→ 記述問題
以下のタイ陶磁のハムサ文様についての文章を、一字一句変えずに全文書き写しなさい。

→ 読解文
---*---

2017-07-14 06:37:00 | 東南アジア陶磁

<続く>

先にミャンマー陶磁の装飾文様にハムサが用いられている事例を具体的に紹介したが、以下の事例はタイ陶磁のものである。(I氏コレクション:シーサッチャナーライ陶磁にハムサ肖形のケンディーは多いが、当該ケンディーは逸品である)(ネット・オークション出品のシーサッチャナーライ・ケンディー。シーサッチャナーライのハムサ肖形ケンディーは青磁が多いが、写真のケンディーは鉄絵で文様を描いている)(これはサワンカローク陶磁博物館の展示品。キャップションによるとワンヌア窯と紹介している。ワンヌアの緑釉は過去に見聞した覚えがない。これはカロン・トゥンマン窯と思われる)

僅か3点の紹介に留まったが、タイの陶磁にもハムサ文様が用いられている点、ご理解頂けたと考えている。これらのタイ陶磁に用いられるハムサ文様もまた、モン(MON)族の仕業と思われる。スコータイやシーサッチャナーライはモン族の故地であり、当然と云えば当然であろう。

---*---

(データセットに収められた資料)
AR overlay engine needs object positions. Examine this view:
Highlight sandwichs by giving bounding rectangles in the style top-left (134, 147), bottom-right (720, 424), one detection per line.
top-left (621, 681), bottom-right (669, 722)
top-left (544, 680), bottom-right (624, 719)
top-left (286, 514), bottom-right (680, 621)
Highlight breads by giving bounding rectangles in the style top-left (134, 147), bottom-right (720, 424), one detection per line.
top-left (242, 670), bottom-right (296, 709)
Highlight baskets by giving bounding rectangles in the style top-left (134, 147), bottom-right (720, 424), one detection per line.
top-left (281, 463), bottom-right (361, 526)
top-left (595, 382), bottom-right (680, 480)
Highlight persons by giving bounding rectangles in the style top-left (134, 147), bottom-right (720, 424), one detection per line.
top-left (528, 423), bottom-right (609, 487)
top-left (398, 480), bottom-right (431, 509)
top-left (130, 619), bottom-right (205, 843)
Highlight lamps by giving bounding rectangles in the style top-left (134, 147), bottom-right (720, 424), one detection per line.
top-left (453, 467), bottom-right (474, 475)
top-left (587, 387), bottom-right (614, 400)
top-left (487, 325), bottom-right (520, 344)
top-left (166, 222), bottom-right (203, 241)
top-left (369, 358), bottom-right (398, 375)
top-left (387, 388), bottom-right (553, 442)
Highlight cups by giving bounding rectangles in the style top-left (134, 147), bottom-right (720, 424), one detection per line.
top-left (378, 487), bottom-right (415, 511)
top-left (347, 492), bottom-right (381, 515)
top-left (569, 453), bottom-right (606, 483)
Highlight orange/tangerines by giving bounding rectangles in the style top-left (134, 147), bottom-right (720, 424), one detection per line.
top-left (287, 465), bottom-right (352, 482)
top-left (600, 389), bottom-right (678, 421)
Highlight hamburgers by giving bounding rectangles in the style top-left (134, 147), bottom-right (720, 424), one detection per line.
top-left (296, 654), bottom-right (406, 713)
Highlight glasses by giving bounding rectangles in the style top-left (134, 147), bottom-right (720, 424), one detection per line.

---*---

→ 演習解答
2017-07-14 06:37:00 | 東南アジア陶磁

<続く>

先にミャンマー陶磁の装飾文様にハムサが用いられている事例を具体的に紹介したが、以下の事例はタイ陶磁のものである。(I氏コレクション:シーサッチャナーライ陶磁にハムサ肖形のケンディーは多いが、当該ケンディーは逸品である)(ネット・オークション出品のシーサッチャナーライ・ケンディー。シーサッチャナーライのハムサ肖形ケンディーは青磁が多いが、写真のケンディーは鉄絵で文様を描いている)(これはサワンカローク陶磁博物館の展示品。キャップションによるとワンヌア窯と紹介している。ワンヌアの緑釉は過去に見聞した覚えがない。これはカロン・トゥンマン窯と思われる)

僅か3点の紹介に留まったが、タイの陶磁にもハムサ文様が用いられている点、ご理解頂けたと考えている。これらのタイ陶磁に用いられるハムサ文様もまた、モン(MON)族の仕業と思われる。スコータイやシーサッチャナーライはモン族の故地であり、当然と云えば当然であろう。